Please give again, word for word, each line that falls between the line with "The researchers measured whether" and the end of the data, inclusive.

·····

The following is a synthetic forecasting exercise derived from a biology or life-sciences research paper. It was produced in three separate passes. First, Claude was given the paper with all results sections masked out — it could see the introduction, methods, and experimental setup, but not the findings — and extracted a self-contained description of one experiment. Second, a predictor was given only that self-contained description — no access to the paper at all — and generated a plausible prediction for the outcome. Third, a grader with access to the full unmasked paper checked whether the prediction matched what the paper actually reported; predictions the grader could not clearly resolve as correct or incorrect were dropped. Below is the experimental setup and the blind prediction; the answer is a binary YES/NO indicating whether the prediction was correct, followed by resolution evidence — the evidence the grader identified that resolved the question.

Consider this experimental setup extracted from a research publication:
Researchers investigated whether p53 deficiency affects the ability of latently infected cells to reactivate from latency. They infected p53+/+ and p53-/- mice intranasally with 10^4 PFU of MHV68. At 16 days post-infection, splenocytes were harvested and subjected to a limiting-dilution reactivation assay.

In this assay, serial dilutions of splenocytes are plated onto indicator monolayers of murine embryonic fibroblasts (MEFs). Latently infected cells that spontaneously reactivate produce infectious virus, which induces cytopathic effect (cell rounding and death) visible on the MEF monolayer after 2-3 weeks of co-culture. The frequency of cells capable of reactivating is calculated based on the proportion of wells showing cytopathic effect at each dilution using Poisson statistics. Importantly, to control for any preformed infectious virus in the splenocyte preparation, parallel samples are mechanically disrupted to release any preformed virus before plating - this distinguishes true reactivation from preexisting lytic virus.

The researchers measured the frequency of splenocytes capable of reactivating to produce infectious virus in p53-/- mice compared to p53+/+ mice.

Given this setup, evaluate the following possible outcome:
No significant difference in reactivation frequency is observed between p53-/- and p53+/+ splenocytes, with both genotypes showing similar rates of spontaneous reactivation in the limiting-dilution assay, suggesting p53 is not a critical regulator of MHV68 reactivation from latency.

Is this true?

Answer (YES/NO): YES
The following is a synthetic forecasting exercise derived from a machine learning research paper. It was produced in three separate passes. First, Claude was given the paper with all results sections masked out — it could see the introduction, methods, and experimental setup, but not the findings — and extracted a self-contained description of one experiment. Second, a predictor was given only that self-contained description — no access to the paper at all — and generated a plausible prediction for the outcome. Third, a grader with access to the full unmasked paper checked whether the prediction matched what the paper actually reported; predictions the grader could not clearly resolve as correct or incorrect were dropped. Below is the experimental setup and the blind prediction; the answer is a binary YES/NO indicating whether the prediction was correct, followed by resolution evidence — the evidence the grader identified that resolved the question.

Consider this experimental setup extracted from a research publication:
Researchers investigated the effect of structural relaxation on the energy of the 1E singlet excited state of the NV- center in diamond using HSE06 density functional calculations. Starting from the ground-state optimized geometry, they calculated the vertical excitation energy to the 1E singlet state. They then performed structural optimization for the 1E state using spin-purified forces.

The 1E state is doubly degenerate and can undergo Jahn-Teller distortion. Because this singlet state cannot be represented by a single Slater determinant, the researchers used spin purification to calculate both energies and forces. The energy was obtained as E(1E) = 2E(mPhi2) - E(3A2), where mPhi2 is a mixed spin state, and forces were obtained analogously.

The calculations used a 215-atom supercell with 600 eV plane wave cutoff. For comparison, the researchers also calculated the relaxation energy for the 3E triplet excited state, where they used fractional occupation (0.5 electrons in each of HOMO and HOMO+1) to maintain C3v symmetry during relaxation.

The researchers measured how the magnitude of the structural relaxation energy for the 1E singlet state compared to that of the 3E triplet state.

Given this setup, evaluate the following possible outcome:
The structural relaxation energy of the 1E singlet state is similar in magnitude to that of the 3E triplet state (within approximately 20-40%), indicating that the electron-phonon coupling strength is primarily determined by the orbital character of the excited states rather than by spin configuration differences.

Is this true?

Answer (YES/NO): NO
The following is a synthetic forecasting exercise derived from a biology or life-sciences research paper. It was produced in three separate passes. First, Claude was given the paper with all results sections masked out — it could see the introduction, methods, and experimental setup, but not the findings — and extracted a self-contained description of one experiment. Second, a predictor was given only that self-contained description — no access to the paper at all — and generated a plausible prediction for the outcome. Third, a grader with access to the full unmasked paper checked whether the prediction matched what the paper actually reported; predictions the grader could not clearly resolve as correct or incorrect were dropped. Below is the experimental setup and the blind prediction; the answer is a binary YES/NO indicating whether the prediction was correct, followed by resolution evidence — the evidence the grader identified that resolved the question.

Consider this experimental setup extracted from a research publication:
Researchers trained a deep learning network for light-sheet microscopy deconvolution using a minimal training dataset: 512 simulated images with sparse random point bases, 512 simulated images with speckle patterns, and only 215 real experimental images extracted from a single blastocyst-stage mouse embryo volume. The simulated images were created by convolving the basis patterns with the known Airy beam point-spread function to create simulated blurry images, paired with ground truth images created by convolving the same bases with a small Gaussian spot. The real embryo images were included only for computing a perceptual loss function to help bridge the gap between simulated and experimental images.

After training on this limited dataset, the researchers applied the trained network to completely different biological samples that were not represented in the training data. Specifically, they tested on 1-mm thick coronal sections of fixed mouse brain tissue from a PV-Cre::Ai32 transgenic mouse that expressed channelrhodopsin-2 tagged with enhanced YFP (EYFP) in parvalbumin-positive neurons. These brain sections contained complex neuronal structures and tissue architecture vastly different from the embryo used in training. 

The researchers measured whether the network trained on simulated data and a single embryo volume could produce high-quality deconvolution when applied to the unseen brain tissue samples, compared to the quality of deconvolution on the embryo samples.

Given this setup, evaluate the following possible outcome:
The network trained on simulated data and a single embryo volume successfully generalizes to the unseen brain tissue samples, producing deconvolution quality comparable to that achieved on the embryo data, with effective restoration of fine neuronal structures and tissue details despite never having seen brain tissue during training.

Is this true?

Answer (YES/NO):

·····

● **Output for this exercise**:
The researchers measured whether the network trained on simulated data and a single embryo volume could produce high-quality deconvolution when applied to the unseen brain tissue samples, compared to the quality of deconvolution on the embryo samples.

Given this setup, evaluate the following possible outcome:
The network trained on simulated data and a single embryo volume successfully generalizes to the unseen brain tissue samples, producing deconvolution quality comparable to that achieved on the embryo data, with effective restoration of fine neuronal structures and tissue details despite never having seen brain tissue during training.

Is this true?

Answer (YES/NO):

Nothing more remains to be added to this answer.